Novice_1 has asked for the wisdom of the Perl Monks concerning the following question:

i have a text file as shown here 0011222STRUCTdata...............02121STRUCTdata..........02342STRUCTdata...... Now i need to write a pattern match such that it matches all the "STRUCT" ,other than the first one. The first one will always be preceeded by numbers and has line begning (^) in front , the rest of the "STRUCT" will have numbers in front and no line begning Help me out with a pattern match

Replies are listed 'Best First'.
Re: Pattern Matching request
by si_lence (Deacon) on Dec 15, 2004 at 08:39 UTC
    I'm not too sure what you want to do. But if you want all matches except the
    first I would get all the matches and just get rid of the first one.
    If you want to really match the word "STRUCT" then use something like this:
    use strict; use warnings; my $dat="0011222STRUCTdata1...............02121STRUCTdata2..........02 +342STRUCTdata3"; my @m; @m = $dat =~ /STRUCT/g; shift (@m); foreach (@m) {print "$_\n"};
    If you want to match the data between the "STRUCT" then try one of these:
    (excluding the data1 part. If you need it just delete one of the shift)
    @m = $dat =~ /(.*?)(?:STRUCT|$)/g; shift (@m); shift (@m); foreach (@m) {print "$_\n"}; @m = split(/STRUCT/, $dat); shift(@m); shift(@m); foreach (@m) {print "$_\n"};
    si_lence
Re: Pattern Matching request
by Random_Walk (Prior) on Dec 15, 2004 at 10:06 UTC

    if STRUCT marks the start of each record and occurs nowhere else you would be better splitting on STRUCT and just ignoring or shifting off the first element. Split is mostly (always ?) faster than regex.

    Cheers,
    R.

Re: Pattern Matching request
by zejames (Hermit) on Dec 15, 2004 at 08:41 UTC

    There are somes things that aren't clear : does the number belong to data, or is it another information ?

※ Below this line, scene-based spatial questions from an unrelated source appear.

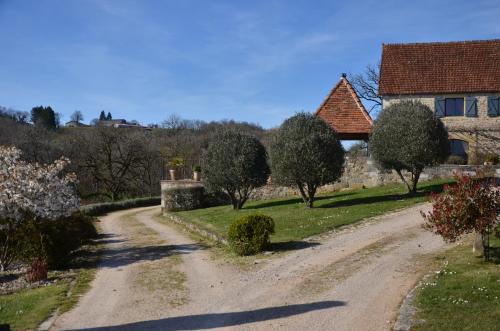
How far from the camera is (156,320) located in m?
8.80

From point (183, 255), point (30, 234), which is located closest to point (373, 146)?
point (183, 255)

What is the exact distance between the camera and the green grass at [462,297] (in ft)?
24.7

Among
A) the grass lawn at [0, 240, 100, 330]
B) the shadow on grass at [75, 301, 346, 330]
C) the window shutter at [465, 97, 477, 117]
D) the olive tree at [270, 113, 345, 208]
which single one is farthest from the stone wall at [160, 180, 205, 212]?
the shadow on grass at [75, 301, 346, 330]

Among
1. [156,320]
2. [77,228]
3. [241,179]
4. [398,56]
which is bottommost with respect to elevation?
[156,320]

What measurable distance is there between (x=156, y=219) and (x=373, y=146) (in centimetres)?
1371

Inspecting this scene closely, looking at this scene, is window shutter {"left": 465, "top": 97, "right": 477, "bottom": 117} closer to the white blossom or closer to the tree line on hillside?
the tree line on hillside

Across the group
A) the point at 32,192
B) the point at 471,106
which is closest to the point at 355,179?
the point at 471,106

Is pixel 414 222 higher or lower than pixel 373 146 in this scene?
lower

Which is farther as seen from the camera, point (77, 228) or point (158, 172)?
point (158, 172)

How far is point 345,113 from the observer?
29.0m

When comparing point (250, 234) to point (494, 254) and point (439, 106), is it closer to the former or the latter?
point (494, 254)

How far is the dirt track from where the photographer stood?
8492 millimetres

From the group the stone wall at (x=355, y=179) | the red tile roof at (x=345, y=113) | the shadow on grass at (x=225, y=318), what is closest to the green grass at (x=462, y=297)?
the shadow on grass at (x=225, y=318)

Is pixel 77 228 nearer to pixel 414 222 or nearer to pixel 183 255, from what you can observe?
pixel 183 255
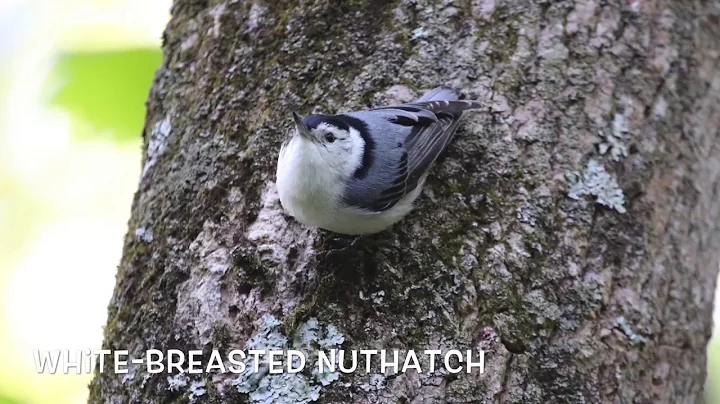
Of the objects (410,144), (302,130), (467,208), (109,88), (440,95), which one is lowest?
(467,208)

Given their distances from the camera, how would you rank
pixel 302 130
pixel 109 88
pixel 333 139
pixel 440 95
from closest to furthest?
pixel 302 130 → pixel 333 139 → pixel 440 95 → pixel 109 88

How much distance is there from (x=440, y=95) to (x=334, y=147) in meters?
0.38

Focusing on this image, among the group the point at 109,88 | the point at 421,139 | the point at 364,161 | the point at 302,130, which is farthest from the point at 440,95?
the point at 109,88

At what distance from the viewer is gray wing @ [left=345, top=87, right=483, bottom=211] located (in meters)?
1.97

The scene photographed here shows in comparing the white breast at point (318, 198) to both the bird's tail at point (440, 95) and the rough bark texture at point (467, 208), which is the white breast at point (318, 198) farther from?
the bird's tail at point (440, 95)

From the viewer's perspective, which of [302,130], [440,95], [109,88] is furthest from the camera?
[109,88]

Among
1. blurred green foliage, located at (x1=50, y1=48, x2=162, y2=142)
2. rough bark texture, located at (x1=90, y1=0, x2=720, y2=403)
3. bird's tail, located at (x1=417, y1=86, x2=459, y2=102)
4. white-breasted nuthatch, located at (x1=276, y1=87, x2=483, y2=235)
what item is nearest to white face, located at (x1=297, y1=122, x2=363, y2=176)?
white-breasted nuthatch, located at (x1=276, y1=87, x2=483, y2=235)

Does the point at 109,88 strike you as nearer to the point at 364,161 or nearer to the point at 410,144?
the point at 364,161

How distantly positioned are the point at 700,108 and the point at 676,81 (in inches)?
5.7

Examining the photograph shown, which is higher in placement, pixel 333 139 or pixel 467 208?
pixel 333 139

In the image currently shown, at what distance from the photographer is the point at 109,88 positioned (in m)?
2.49

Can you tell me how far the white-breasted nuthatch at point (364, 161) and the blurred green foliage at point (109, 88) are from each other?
0.85 m

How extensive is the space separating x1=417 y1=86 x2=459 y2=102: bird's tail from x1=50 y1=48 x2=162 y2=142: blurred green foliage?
3.54 feet

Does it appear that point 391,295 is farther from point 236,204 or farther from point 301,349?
point 236,204
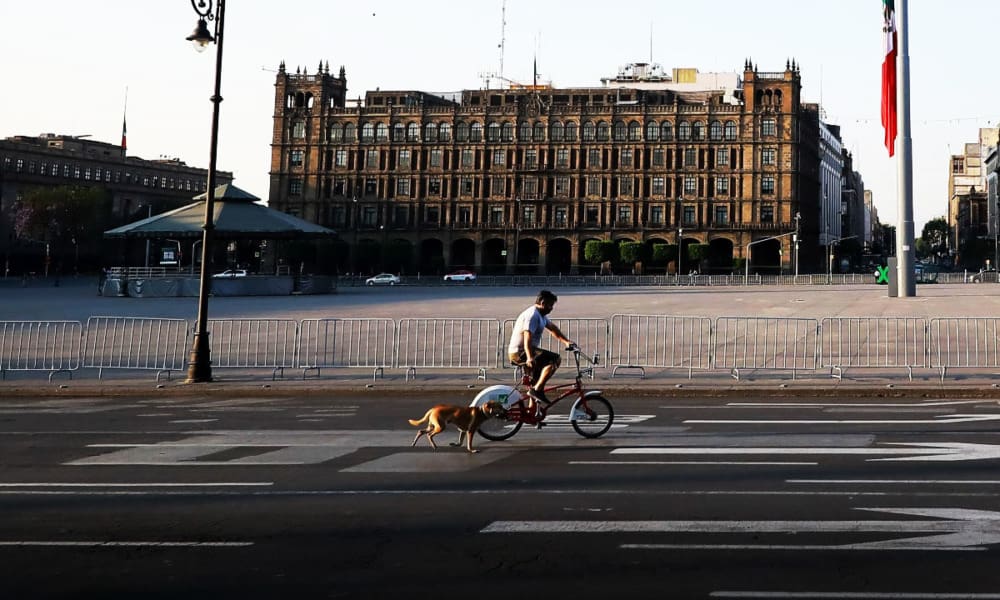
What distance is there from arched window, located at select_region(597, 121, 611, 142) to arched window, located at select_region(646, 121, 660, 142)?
4.31 meters

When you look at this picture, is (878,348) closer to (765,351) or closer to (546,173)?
(765,351)

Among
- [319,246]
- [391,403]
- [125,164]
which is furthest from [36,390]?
[125,164]

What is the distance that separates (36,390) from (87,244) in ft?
334

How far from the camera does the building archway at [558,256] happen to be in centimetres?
11269

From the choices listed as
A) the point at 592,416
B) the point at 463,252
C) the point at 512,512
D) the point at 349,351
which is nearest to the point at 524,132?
the point at 463,252

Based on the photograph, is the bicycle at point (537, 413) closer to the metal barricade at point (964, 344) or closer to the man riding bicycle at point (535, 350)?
the man riding bicycle at point (535, 350)

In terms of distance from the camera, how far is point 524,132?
114062mm

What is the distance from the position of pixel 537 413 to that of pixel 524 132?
343 feet

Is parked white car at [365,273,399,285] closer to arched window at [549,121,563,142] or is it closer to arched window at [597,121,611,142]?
arched window at [549,121,563,142]

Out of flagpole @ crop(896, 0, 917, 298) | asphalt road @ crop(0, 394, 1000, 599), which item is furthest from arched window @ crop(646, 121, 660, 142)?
asphalt road @ crop(0, 394, 1000, 599)

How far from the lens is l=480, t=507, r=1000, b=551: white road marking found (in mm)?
6742

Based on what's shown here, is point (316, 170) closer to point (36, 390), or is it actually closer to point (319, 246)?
point (319, 246)

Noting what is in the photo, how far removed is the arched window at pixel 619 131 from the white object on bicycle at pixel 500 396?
10298cm

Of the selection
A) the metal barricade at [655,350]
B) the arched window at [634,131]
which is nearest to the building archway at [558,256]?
the arched window at [634,131]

    Here, I've considered that numbers before the STRUCT keyword and data are not the same. Plus I've taken into account the fact that data may contains numbers. What make these numbers different is that they do not precede a STRUCT keyword.

    To sum up the proposed solution to your problem : match everything and then remove what you are not interested in.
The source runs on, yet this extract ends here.